**Given text:**
--- --- ---

Diffusion Bench

This is a bench for learning about prompt engineering when using text-to-image and image-to-image diffusion models. It is currently in DRAFT form... I'm not tracking breaking changes.

Installation

If you don't have asdf (language version manager) and direnv installed, start with that:

# Install python using asdf or your
# chosen version manager
brew install asdf direnv
asdf plugin add python https://github.com/danhper/asdf-python.git
asdf install python 3.10.13

# configure the version of python to use
asdf local python 3.10.13
# or asdf global python 3.10.13
# Note: when using local a ".tool-versions" file is created

Then you can create an install the virtual environment with direnv:

# configure your ENVVARS
# (open the .envrc file and make necessary changes)
cp .envrc-example .envrc

# create the venv, install packages, and enable ENVVARS
direnv allow .
# If you don't want to use direnv, read the .envrc-example
# file and execute most of those commands using your
# preferred method

Installation Notes

Make sure to keep the requirements.txt up to date when adding dependencies:

python3 -m pip install scipy
python3 -m pip freeze > requirements.txt

The original install to produce that requirements.txt was:

python3 -m pip install --upgrade transformers sentencepiece \
               diffusers ipykernel invisible_watermark \
               accelerate safetensors torch ipyplot scipy

If you want to use TencentARC/t2i-adapter-lineart-sdxl-1.0, it needs a different version of diffusers and controlnet_aux for conditioning models and detectors:

python3 -m pip uninstall diffusers
python3 -m pip install --upgrade \
  git+https://github.com/huggingface/diffusers.git
python3 -m pip install --upgrade controlnet_aux==0.0.7

Usage

python3 -m src [-h] [-p PROMPT] [-n NEGATIVE_PROMPT]
  [-x WIDTH] [-y HEIGHT] [-c COUNT] [-s SEEDS] [-m MODELS]
  [-r STEPS] [-o OUTPUT_PATH] [-t OUTPUT_PATH_TEMPLATE]
  [-i INPUT_PATHS] [-a REFINEMENT_MODE] [-d DEVICE_TYPE]

options:

-h, --help: show this help message and exit
-p, --prompt: A pipe-delimited list of descriptions of what you would like to render
-n, --negative_prompt: A pipe-delimited list of descriptions of what you would NOT like to render (default=None)
-x, --width: The width of the output image (default=896)
-y, --height: The height of the output image (default=640)
-c, --count: The number of images to produce with each given model (default=1)
-s, --seeds: A comma-separated list of PRNGs to use when generating an image to produce more predictable results and explore an idea
-m, --models: A comma-separated list of HuggingFace Models to to use. (default= dreamlike-art/dreamlike-photoreal-2.0 is used to generate an image followed by 3, sequential steps of refinement using stabilityai/stable-diffusion-xl-refiner-1.0)

--- --- ---

**Supplied material:**

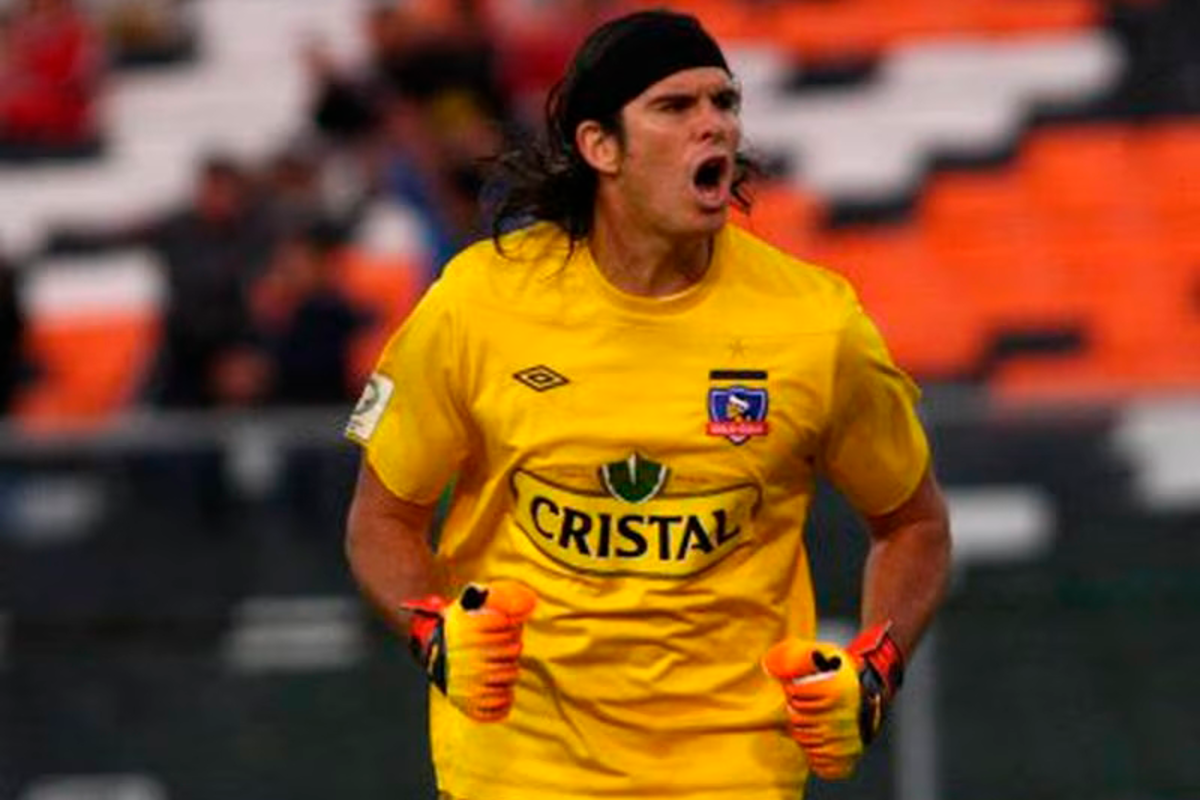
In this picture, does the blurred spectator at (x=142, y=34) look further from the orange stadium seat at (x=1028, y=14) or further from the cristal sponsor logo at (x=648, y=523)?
the cristal sponsor logo at (x=648, y=523)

--- --- ---

**To be done:**
a) Can you reproduce the Diffusion Bench text between "Diffusion Bench" and "tracking breaking changes.", inclusive, word for word?
b) Answer these from the Diffusion Bench text:
(i) Which Python version do the asdf commands install?
(ii) What is the default width of the output image?
(iii) Which version of controlnet_aux is installed for the TencentARC/t2i-adapter-lineart-sdxl-1.0 adapter?

**Problem solutions:**
a)
Diffusion Bench

This is a bench for learning about prompt engineering when using text-to-image and image-to-image diffusion models. It is currently in DRAFT form... I'm not tracking breaking changes.

b)
(i) 3.10.13
(ii) 896
(iii) 0.0.7